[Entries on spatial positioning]
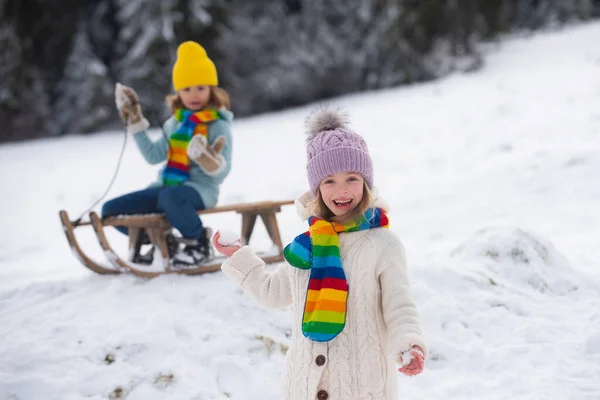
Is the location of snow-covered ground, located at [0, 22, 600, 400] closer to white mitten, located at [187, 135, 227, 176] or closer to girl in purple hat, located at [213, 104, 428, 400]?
white mitten, located at [187, 135, 227, 176]

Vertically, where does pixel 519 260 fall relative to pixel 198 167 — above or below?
below

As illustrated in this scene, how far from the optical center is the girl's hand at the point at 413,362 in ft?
5.74

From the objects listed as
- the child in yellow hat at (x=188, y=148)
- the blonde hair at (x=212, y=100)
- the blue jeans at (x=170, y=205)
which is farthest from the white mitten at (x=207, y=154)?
the blonde hair at (x=212, y=100)

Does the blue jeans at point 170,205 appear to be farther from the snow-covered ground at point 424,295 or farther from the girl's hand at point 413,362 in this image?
the girl's hand at point 413,362

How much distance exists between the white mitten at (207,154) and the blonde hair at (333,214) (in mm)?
1867

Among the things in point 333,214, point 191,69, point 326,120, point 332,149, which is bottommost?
point 333,214

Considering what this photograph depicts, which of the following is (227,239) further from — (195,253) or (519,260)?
(519,260)

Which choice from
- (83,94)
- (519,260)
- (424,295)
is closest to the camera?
(424,295)

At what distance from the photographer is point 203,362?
297cm

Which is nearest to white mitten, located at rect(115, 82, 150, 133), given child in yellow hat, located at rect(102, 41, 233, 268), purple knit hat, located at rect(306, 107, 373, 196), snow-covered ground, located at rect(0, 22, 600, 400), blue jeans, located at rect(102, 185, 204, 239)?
child in yellow hat, located at rect(102, 41, 233, 268)

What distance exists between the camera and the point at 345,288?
1903 mm

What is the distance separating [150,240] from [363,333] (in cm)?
252

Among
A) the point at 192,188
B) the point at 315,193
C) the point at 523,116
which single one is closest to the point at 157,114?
the point at 523,116

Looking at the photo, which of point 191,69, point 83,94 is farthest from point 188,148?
point 83,94
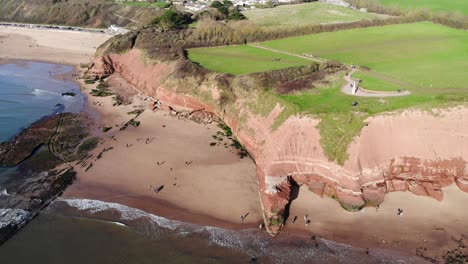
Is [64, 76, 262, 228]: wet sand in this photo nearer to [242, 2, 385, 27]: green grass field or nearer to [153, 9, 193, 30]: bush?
[153, 9, 193, 30]: bush

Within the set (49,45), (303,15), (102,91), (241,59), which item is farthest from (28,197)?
(303,15)

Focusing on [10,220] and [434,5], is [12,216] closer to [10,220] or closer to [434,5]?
[10,220]

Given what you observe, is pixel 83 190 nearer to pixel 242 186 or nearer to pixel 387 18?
pixel 242 186

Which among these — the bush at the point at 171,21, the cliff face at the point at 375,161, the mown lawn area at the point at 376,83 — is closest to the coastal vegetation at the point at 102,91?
the bush at the point at 171,21

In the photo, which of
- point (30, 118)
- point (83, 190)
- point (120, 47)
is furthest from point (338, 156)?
point (120, 47)

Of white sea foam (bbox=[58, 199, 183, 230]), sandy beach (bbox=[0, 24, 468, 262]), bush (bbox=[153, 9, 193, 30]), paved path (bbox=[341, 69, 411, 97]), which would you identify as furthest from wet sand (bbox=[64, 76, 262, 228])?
bush (bbox=[153, 9, 193, 30])

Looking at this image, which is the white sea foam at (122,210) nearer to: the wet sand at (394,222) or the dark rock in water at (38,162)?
the dark rock in water at (38,162)
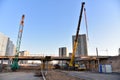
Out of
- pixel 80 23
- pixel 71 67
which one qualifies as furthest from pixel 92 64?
pixel 80 23

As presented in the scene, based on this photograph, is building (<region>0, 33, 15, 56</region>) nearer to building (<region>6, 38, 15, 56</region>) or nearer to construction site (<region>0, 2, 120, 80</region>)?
building (<region>6, 38, 15, 56</region>)

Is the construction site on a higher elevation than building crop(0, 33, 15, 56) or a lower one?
lower

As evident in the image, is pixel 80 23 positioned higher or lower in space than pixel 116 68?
higher

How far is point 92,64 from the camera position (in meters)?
86.1

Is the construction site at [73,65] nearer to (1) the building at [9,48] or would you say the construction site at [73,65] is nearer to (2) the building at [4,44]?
(2) the building at [4,44]

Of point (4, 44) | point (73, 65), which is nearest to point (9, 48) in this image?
point (4, 44)

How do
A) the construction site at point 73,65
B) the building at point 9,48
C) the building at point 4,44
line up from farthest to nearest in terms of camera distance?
the building at point 9,48, the building at point 4,44, the construction site at point 73,65

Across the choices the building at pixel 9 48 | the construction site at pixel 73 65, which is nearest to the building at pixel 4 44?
the building at pixel 9 48

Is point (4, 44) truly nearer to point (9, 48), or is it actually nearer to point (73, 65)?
point (9, 48)

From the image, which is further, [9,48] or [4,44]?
[9,48]

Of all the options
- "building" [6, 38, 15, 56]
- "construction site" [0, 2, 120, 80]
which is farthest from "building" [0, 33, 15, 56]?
"construction site" [0, 2, 120, 80]

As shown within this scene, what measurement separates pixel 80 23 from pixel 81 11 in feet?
13.7

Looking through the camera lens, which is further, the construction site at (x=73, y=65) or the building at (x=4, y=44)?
the building at (x=4, y=44)

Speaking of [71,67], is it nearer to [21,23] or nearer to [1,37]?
[21,23]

EXERCISE INSTRUCTIONS. Return exactly the lines from the one containing "Is point (4, 44)" through the last line of the records above, both included, and nothing else.

THE REPLY.
Is point (4, 44) truly nearer to point (9, 48), or is it actually nearer to point (73, 65)?
point (9, 48)

From the image, which is further, [9,48] or [4,44]?
[9,48]

Of all the options
- "building" [6, 38, 15, 56]
- "construction site" [0, 2, 120, 80]
which is farthest from "building" [0, 33, 15, 56]?
"construction site" [0, 2, 120, 80]

As shown within this scene, what measurement separates pixel 80 23 from pixel 81 11 in feet?
13.7

Looking through the camera lens, which is further, the construction site at (x=73, y=65) or the building at (x=4, y=44)?
the building at (x=4, y=44)

Speaking of [71,67], is it nearer to [21,23] or nearer to [1,37]?
[21,23]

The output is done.